Abstract
Objective
The objective was to identify potential hub genes associated with the pathogenesis and prognosis of hepatocellular carcinoma (HCC).
Methods
Gene expression profile datasets were downloaded from the Gene Expression Omnibus database. Differentially expressed genes (DEGs) between HCC and normal samples were identified via an integrated analysis. A protein–protein interaction network was constructed and analyzed using the STRING database and Cytoscape software, and enrichment analyses were carried out through DAVID. Gene Expression Profiling Interactive Analysis and Kaplan–Meier plotter were used to determine expression and prognostic values of hub genes.
Results
We identified 11 hub genes (
Conclusions
In this study, we identified key genes of HCC, which indicated directions for further research into diagnostic and prognostic biomarkers that could facilitate targeted molecular therapy for HCC.
Keywords
Introduction
On a global scale, cancer is the main public health problem and liver cancer is a major contributor to both cancer morbidity and mortality. 1 Liver cancer is the sixth most common cancer and the fourth highest cause of cancer-related mortality worldwide. 2 There were expected to be 42,030 newly diagnosed cases and 31,780 deaths of liver cancer in the United States during 2019. 3 Hepatocellular carcinoma (HCC) is the most common form of primary liver cancer, comprising 75% to 85% of cases. 2 The well-recognized risk factors for HCC include chronic infection with hepatitis B (HBV) or hepatitis C virus, exposure to dietary aflatoxin, alcohol-induced cirrhosis, smoking, obesity, and type 2 diabetes.2,4 In Asia (especially China), chronic HBV infection is the leading etiologic factor of HCC. 5 Most HCC patients are diagnosed at an advanced stage, and locoregional treatments (chemoembolization) and surgical treatments are relatively disappointing in terms of overall survival (OS) of patients with advanced disease. 6 In addition, traditional chemotherapies have not shown promising outcomes in treatment of HCC and have significant toxicity.6,7 Meanwhile, the lack of early detection of diagnostic markers and limited treatment strategies increase the risk of poor prognosis and death. 8 Therefore, there is a pressing need to develop robust diagnostic strategies and effective therapies for HCC patients. 9
Over the past decades, microarray technology and bioinformatics have been extensively applied to identify the molecular mechanisms of HCC, which provide strong research support for the diagnosis, treatment, and prognosis of HCC. 10 Because of the ability to process a large number of datasets quickly, integrated bioinformatics analysis and microarray technology have allowed researchers to comprehensively identify the functions of numerous differentially expressed genes (DEGs) in HCC, and they help researchers explore the complicated process of HCC occurrence and development.10,11 A work by He et al. 12 identified four hub genes and two important pathways in the development of HCC from cirrhosis from one Gene Expression Omnibus (GEO) dataset using a bioinformatics method, including DEG screening, enrichment analyses, and construction of a protein–protein interaction (PPI) network. Zhang et al. 13 screened hub genes and pathways correlated with the occurrence and progression of HCC via a series of bioinformatics analyses incorporating DEGs identification, functional enrichment analyses, PPI network and module analysis, and weighted correlation network analysis. Zhou et al. 11 identified the pivotal genes and microRNAs in HCC using a bioinformatics approach, including analysis of raw data via GEO2R, Gene Ontology (GO), and Kyoto Encyclopedia of Genes and Genomes (KEGG) pathway enrichment analyses, and construction of PPI network. However, to improve the diagnosis and treatment of HCC, novel diagnostic and prognostic biomarkers for HCC are needed. The flowchart of the study approach is shown in Figure 1.
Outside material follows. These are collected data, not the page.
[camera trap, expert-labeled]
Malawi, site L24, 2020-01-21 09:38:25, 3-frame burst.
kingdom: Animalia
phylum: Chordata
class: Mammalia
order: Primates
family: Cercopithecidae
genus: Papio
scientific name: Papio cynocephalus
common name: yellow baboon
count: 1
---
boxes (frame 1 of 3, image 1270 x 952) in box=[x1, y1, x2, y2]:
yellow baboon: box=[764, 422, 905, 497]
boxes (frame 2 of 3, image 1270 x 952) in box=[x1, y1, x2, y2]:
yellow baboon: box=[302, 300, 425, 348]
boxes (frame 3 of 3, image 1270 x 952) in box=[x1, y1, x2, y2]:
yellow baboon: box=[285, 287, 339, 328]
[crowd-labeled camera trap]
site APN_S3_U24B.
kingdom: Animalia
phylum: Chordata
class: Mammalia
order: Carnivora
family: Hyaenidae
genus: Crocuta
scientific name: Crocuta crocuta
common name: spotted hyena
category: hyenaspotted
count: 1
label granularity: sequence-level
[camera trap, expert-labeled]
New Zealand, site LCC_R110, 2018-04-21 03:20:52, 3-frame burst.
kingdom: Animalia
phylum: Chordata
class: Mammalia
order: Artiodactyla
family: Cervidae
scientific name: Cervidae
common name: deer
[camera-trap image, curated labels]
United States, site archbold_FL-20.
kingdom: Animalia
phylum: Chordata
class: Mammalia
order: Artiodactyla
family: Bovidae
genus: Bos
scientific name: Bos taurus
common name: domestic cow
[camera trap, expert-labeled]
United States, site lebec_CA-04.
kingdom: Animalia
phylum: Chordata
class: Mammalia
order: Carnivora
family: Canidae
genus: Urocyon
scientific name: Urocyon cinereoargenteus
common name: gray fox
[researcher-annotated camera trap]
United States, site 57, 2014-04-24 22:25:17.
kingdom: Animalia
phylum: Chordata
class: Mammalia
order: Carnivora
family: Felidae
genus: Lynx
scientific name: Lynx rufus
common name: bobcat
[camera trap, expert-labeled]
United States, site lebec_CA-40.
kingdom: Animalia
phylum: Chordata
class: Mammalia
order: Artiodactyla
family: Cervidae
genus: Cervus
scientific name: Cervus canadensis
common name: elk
Flowchart for identification of core genes and pathways for hepatocellular carcinoma (HCC). GEO, Gene Expression Omnibus; DEG, differentially expressed gene; GO, Gene Ontology; KEGG, Kyoto Encyclopedia of Genes and Genomes; PPI, protein–protein interaction; GEPIA, Gene Expression Profiling Interactive Analysis.
Materials and methods
Ethical approval
Ethical approval was not required in this study because we analyzed only published data from the GEO database.
Gene expression profile data
Gene expression profile data (GSE36376, 14 GSE39791, 15 GSE41804, 16 GSE54236,17,18 GSE57957, 19 GSE62232, 20 GSE64041, 21 GSE69715, 22 GSE76427, 23 GSE84005, GSE87630, 24 GSE112790, 25 and GSE121248 26 ) were downloaded from the GEO database (http://www.ncbi.nlm.nih.gov/geo/), 27 a public data repository, including high-throughput gene expression and other functional genome datasets. The selection criteria for the included datasets were as follows: (1) tissue samples collected from human HCC and corresponding adjacent or normal tissues; and (2) including at least 40 samples.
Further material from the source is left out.